El control parlamentario de la deuda externa que se aprobó en el verano de 2016 junto con la ley que habilitó el pago a los fondos buitre todavía no se puso en marcha. La Comisión Bicameral de Seguimiento y Control de la Gestión de Contratación y de Pago de la Deuda tardó más de un año en designar a sus integrantes y al día de hoy no registra ninguna reunión. Así figura en los reportes oficiales del Senado y de Diputados y lo confirma el diputado Axel Kicillof, designado como vocal de ese cuerpo fantasma. Su creación había sido negociada entre el oficialismo y sectores de la oposición que acompañaron la decisión de arreglar con los buitres, pero una vez que se les pagó a estos últimos el tema quedó archivado en un cajón. El entendimiento con los fondos especulativos fue el requisito indispensable para reinsertar a la Argentina en el circuito de la deuda. De ahí el apuro del Gobierno por resolverlo de entrada y sin mucho interés por lograr una negociación favorable, al punto que aceptó pagarles a algunos de ellos más de lo que habían reclamado o asumir las costas de los juicios que habían perdido, como el del embargo a la Fragata Libertad.
Ese comportamiento de sumisión frente a los acreedores irá en aumento en la medida que la dependencia del acceso a las divisas que prestan siga siendo la única opción para afrontar el déficit del sector externo. Es un proceso que los argentinos conocen de sobra por haberlo padecido durante el menemismo y el gobierno de la Alianza, cuando el FMI, como representante de los capitales especulativos, iba marcando la agenda de lo que había que hacer o dejar de hacer con la política económica. El gobierno de Macri está tan consustanciado con ese esquema que asume como propios los reclamos de los financistas, sin necesidad de que se los marque el Fondo Monetario, y anticipa que hará las reformas tributaria, fiscal y laboral que pide el mercado como parte de “lo que hay que hacer” para ser “un país serio”.

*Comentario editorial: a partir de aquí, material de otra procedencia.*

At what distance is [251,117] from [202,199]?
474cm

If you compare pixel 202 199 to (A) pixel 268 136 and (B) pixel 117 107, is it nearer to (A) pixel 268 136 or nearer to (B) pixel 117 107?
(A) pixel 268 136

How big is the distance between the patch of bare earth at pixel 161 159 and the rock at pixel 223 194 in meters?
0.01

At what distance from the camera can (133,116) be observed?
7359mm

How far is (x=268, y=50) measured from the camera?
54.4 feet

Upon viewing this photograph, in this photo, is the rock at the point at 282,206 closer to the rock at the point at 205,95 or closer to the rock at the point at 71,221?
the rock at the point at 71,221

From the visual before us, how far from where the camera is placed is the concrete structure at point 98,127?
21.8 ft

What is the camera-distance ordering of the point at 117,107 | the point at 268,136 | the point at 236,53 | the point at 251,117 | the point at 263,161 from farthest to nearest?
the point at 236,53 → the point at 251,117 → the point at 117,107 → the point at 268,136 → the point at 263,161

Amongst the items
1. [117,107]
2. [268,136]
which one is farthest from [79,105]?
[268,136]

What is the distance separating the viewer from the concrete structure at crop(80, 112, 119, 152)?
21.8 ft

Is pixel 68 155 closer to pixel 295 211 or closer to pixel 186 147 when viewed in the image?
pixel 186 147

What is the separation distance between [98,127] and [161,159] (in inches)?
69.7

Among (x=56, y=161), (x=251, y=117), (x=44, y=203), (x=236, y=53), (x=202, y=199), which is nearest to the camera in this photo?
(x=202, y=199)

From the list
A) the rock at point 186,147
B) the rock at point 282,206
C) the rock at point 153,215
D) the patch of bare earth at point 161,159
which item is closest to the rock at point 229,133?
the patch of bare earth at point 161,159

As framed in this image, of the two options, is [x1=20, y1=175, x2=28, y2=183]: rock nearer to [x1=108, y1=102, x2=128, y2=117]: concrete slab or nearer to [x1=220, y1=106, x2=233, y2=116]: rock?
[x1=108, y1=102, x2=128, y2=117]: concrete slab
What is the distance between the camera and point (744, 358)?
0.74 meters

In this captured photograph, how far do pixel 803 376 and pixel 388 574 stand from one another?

El debate que está planteado entre la ortodoxia y la heterodoxia económica es cuál es el camino para bajar la dependencia de la deuda y la vulnerabilidad creciente que ello entraña. Como se mencionó antes, economistas como Broda sostienen que el problema es el déficit fiscal, que obliga a emitir bonos para cubrir el bache. Su receta, por lo tanto, es apurar el ajuste del gasto público suponiendo que eso achicará el desequilibrio presupuestario y permitirá bajar los niveles de endeudamiento. La respuesta desde la otra vereda es que el ajuste deprimirá aún más la economía y por lo tanto los ingresos fiscales, llevando a un círculo vicioso de menos actividad y más déficit. Además, sostienen que el rojo de las cuentas públicas es financiable en moneda nacional, sin necesidad de apelar a miles y miles de millones de dólares a través de colocaciones de títulos. De hecho, los dólares que se obtienen con la deuda después deben ser liquidados y el Banco Central se ve obligado a retirar el excedente de pesos con emisiones de Lebac. Ese circuito genera presiones para un atraso cambiario y constituye una fuente de inestabilidad adicional si los inversores deciden volver a posicionarse en dólares por alguna razón. Más que la cuestión fiscal, la preocupación para la heterodoxia es el agujero externo, generado a partir de la liberalización absoluta para la compra de dólares, la desregulación para la fuga de capitales, la apertura importadora que está generando un déficit comercial récord, la pérdida de divisas por los viajes de compras a Chile y demás destinos turísticos y la carga en aumento de intereses de la deuda, entre los principales. Ninguno de esos factores está siendo atendido por el Gobierno, que se recuesta en la emisión de deuda no para desarrollar las capacidades de repago de la economía, sino a confiar en la extensión de la mecha.